Pytorch and Cross Entropy

Hi everyone,
I want to create a view a prediction done by a training and validation Attention UNet code. I have some segmentations of femur. The segmentations contain 10 classes each, from 1 to 10. I used Cross Entropy and i preprocessed all the CT scans before everything else i. My Dices are great, all of them are up to 0.92 for training and validation, but when I try to view the prediction in 3D slicer, there are only 9 segments. I think the problem is that with the Cross Entropy we train classes from 0 to 9 and then the 0 class is forget.
Here is the part of the processing function in my Attention UNet code:
def prepare(self):
for ct_path, (left_path, right_path) in tqdm(self.ct_paths):
ct_volume = read_nii(ct_path)
label_volume = read_nii(left_path) # Already combined masks into 10 classes

        for idx in range(ct_volume.shape[-1]):
            img = cv2.resize(ct_volume[..., idx], (self.img_size, self.img_size), interpolation=cv2.INTER_AREA).astype('float32')
            label = cv2.resize(label_volume[..., idx], (self.img_size, self.img_size), interpolation=cv2.INTER_NEAREST)

            img = (img - img.min()) / (img.max() - img.min() + 1e-5)
            label = np.clip(label, 0, NUM_CLASSES-1).astype(np.uint8) 

            self.data.append(img[..., np.newaxis])
            self.labels.append(label) 

And from the .pth loading:

def read_nii(path):
return np.rot90(np.array(nib.load(path).get_fdata()))

def preprocess_slice(slice_2d):
resized = cv2.resize(slice_2d, (IMG_SIZE, IMG_SIZE), interpolation=cv2.INTER_AREA).astype(‘float32’)
normed = (resized - resized.min()) / (resized.max() - resized.min() + 1e-5)
return normed

def predict_volume(volume):
original_shape = volume.shape
predictions =
for i in tqdm(range(volume.shape[-1]), desc=“Predicting slices”):
slice_2d = volume[…, i]
input_tensor = preprocess_slice(slice_2d)
input_tensor = torch.tensor(input_tensor).unsqueeze(0).unsqueeze(0).to(DEVICE)
with torch.no_grad():
output = model(input_tensor)
pred = torch.argmax(torch.softmax(output, dim=1), dim=1).squeeze().cpu().numpy()
pred_resized = cv2.resize(pred.astype(‘uint8’), (original_shape[0], original_shape[1]), interpolation=cv2.INTER_NEAREST)
predictions.append(pred_resized)
pred_volume = np.stack(predictions, axis=-1)
return pred_volume

1 Like

I don’t understand this claim as the model will not “forget” class0. Using class indices in the range [0, nb_classes-1] is the correct approach for nn.CrossEntropyLoss.

When I run the script to make a prediction on a CT scan, class 0 no longer appears, while the others from 1 to 9 do. At the same time, class 1 — which is the general “femur” class — does appear, but the last class, class 10, is missing.
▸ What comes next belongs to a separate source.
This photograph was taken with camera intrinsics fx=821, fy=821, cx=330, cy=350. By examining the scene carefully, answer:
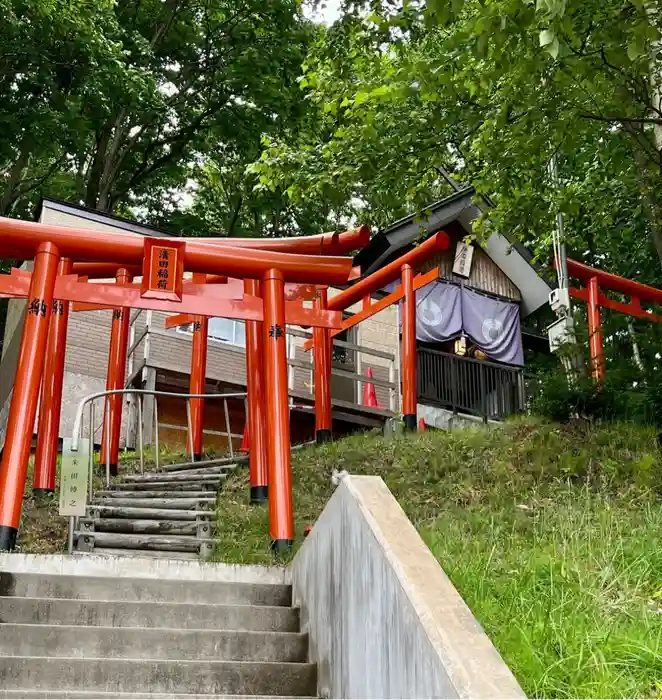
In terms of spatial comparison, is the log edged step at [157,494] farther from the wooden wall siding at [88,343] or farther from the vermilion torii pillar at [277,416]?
the wooden wall siding at [88,343]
The issue is that if I add something like pred = pred + 1 for the prediction, 10 classes are displayed, but class 1 ends up containing the background. Here are some pictures to help understand the context. The image is without adding the line pred = pred + 1

If I add the ‘pred = pred + 1’ the result is this

There cannot be a class 10 unless you are dealing with 11 classes. I.e. if you are dealing with 1 background class and 10 object classes you would need to use 11 indices in the range [0, 10].

In the ground truth, there is no background class explicitly segmented — it might only appear automatically.

I don’t know what this means. Assuming the target tensor has the shape of [batch_size, height, width] it would contain the class index at each pixel location. If the ground truth does not contain the background class which values are used in when no other class is detected (i.e. for the background pixels)? The target tensor has to store values at these positions.